[Reading passage]

# "bite stop's here" not working



## ewelsh (Jan 26, 2011)

My puppy is settling in really well, she seems to have cracked the toilet training outside already so she is obviously quick to learn, I have read the " bite stops here" link...... but I am not getting anywhere, what am I doing wrong?
I've always got a chewy or toy in my pocket to distract her............. No doesn't work, I've tried saying NO firmly put her down on the floor and this isn't working, she just keeps coming at me.. I've tried saying No and putting her into time out ( she brings the house down ) this isn't working and I've done the old ooooowwwww it hurts noise and it really is hurting now.................... It is getting really bad, she bites my lip in the middle of the night my ears, neck... I have little teeth marks all over me..............! and she is at the dogs legs now, so the problem is esculating!

Any suggestions??????


----------



## hawksport (Dec 27, 2009)

Put her in a crate at night


----------



## ewelsh (Jan 26, 2011)

Yes I do intend to put her in a crate in the same room with my other 2 dogs it's just I don't trust my Lab with her at the moment and she can get her paws through the bars. I would not know what was going on as my room is the other side of the house. What if she got hurt through the bars?


----------



## grandad (Apr 14, 2011)

ewelsh said:


> My puppy is settling in really well, she seems to have cracked the toilet training outside already so she is obviously quick to learn, I have read the " bite stops here" link...... but I am not getting anywhere, what am I doing wrong?
> I've always got a chewy or toy in my pocket to distract her............. No doesn't work, I've tried saying NO firmly put her down on the floor and this isn't working, she just keeps coming at me.. I've tried saying No and putting her into time out ( she brings the house down ) this isn't working and I've done the old ooooowwwww it hurts noise and it really is hurting now.................... It is getting really bad, she bites my lip in the middle of the night my ears, neck... I have little teeth marks all over me..............! and she is at the dogs legs now, so the problem is esculating!
> 
> Any suggestions??????


How the hell does she get to your neck and lips in the middle of the night. Put her in a crate in the bedroom is one solution. I wouldn't give her any attention if she was biting me. fold your arms look at the ceiling and remain rigid until she gives up. Any talking or noise will only give her more of what she desires. ATTENTION.


----------



## ewelsh (Jan 26, 2011)

Oh am I glad you replied grandad.................... I've taken your advice before and it's working.... 

I have her in bed with me as she is only 7 weeks and 5 days now, that's how she gets to bite my face. I will try to Ignor her when she bites me................ which will be hard to do as it really flipping hurts now.
I will get the crate up in the bedroom to. Thank you!


----------



## grandad (Apr 14, 2011)

[/Reading passage]

Required work:
A. In the puppy-biting forum thread, rewrite the paragraph beginning "I've always got a chewy or toy" as a short bulleted list that keeps its main facts.
B. List every username that appears as a poster in the puppy-biting forum thread.
C. Extend the puppy-biting forum thread from its final line by writing the reply posted under grandad's name.
The records that come next have nothing to do with the puppy-biting forum thread.

[Data to examine]

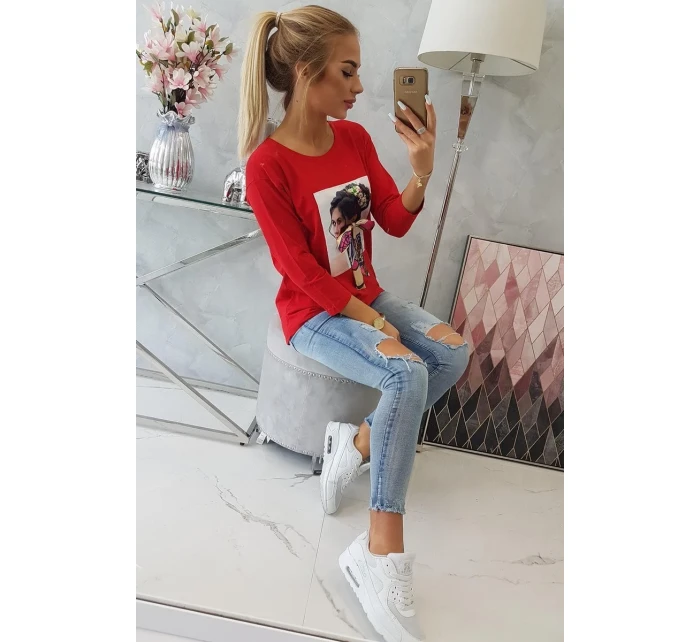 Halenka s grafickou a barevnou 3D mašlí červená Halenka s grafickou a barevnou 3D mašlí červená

[/Data to examine]
[Data to examine]

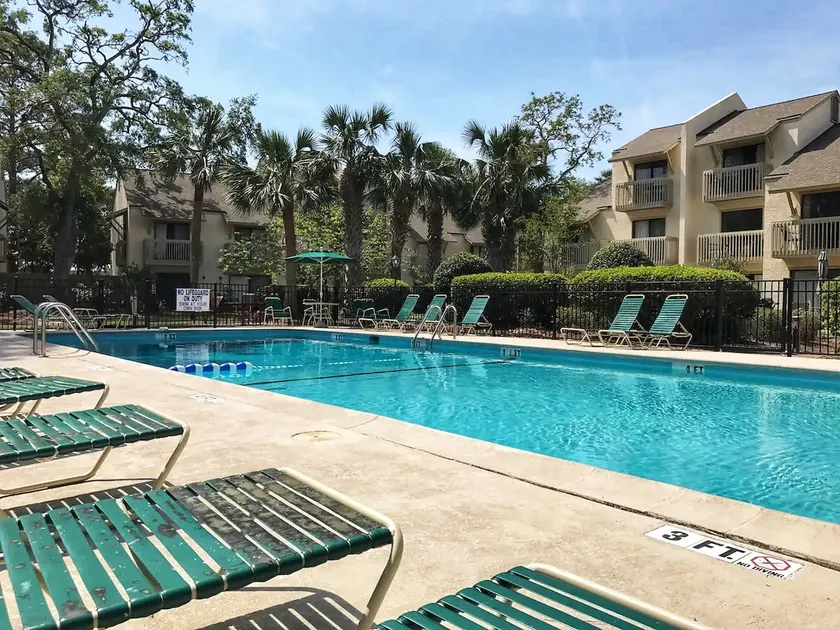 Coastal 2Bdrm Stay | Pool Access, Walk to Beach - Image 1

[/Data to examine]

Answers by item number:
A.
- She always carries a chewy or toy to distract the puppy.
- Firmly saying "No" and putting the puppy on the floor hasn't worked; the puppy keeps coming at her.
- Saying "No" and using time out hasn't worked, and the puppy makes a lot of noise in time out.
- Making an "ouch, it hurts" noise hasn't worked, and the bites now really hurt.
- The puppy bites her lip in the middle of the night, and also her ears and neck, leaving teeth marks all over her.
- The puppy has started going for the other dogs' legs, so the problem is escalating.

B.
- ewelsh
- hawksport
- grandad

C.
ewelsh said:


> Oh am I glad you replied grandad.................... I've taken your advice before and it's working....
> 
> I have her in bed with me as she is only 7 weeks and 5 days now, that's how she gets to bite my face. I will try to Ignor her when she bites me................ which will be hard to do as it really flipping hurts now.
> I will get the crate up in the bedroom to. Thank you!


in the day time wear wellies :wink:


----------



## newfiesmum (Apr 21, 2010)

grandad said:


> in the day time wear wellies :wink:


That won't be very comfy, but it is actually a good idea. Pup won't want to bite rubber for long. Or tuck your trouser legs into some very thick socks.

I always found just keeping perfectly still works with most dogs. If you are not reacting it is no fun so they get bored.


----------



## Rottiefan (Jun 20, 2010)

There are no quick fixes in dog training. 7 weeks and 5 days? How long have you had the pup. Those techniques will work given the time, don't right them off after a few days.


----------



## kaisa624 (Mar 5, 2010)

We got our pup at 7 weeks, and she was in the kitchen in a crate, she's only now allowed on the bed but only for cuddles in the morning, and before bed.


----------



## leashedForLife (Nov 1, 2009)

_'The Bite Stops Here'_ article - 
The Bite Stops Here by Dr Ian Dunbar

the 2 FREE download-books [which include & expand on this] are on DogStarDaily website: 
Free Downloads | Dog Star Daily Titles: _Before U Get Ur Puppy_ & _After U Get..._

Q for the OP: 
where does Dr Dunbar suggest training for a soft-mouth *while U are asleep?* 
 just how much training do U do while U're unconscious? :lol:


----------



## ewelsh (Jan 26, 2011)

Hi wellies be damned...suit of armour!

I just had the first fight, but between my other 2 dogs,,,, the puppy was at the Lab's tail........ she was growling then my Terrier came over and tried to push my Lab down by the neck as she does when trying to sort her out and all hell broke out, they had a fight. I left them to it.......... they have never had one fight in 3 years! so now then what am I to do about preventing this happing again and why has this happened, I'd like to understand yet common sence tells me the dinamics have changed in the house since the puppy came alone.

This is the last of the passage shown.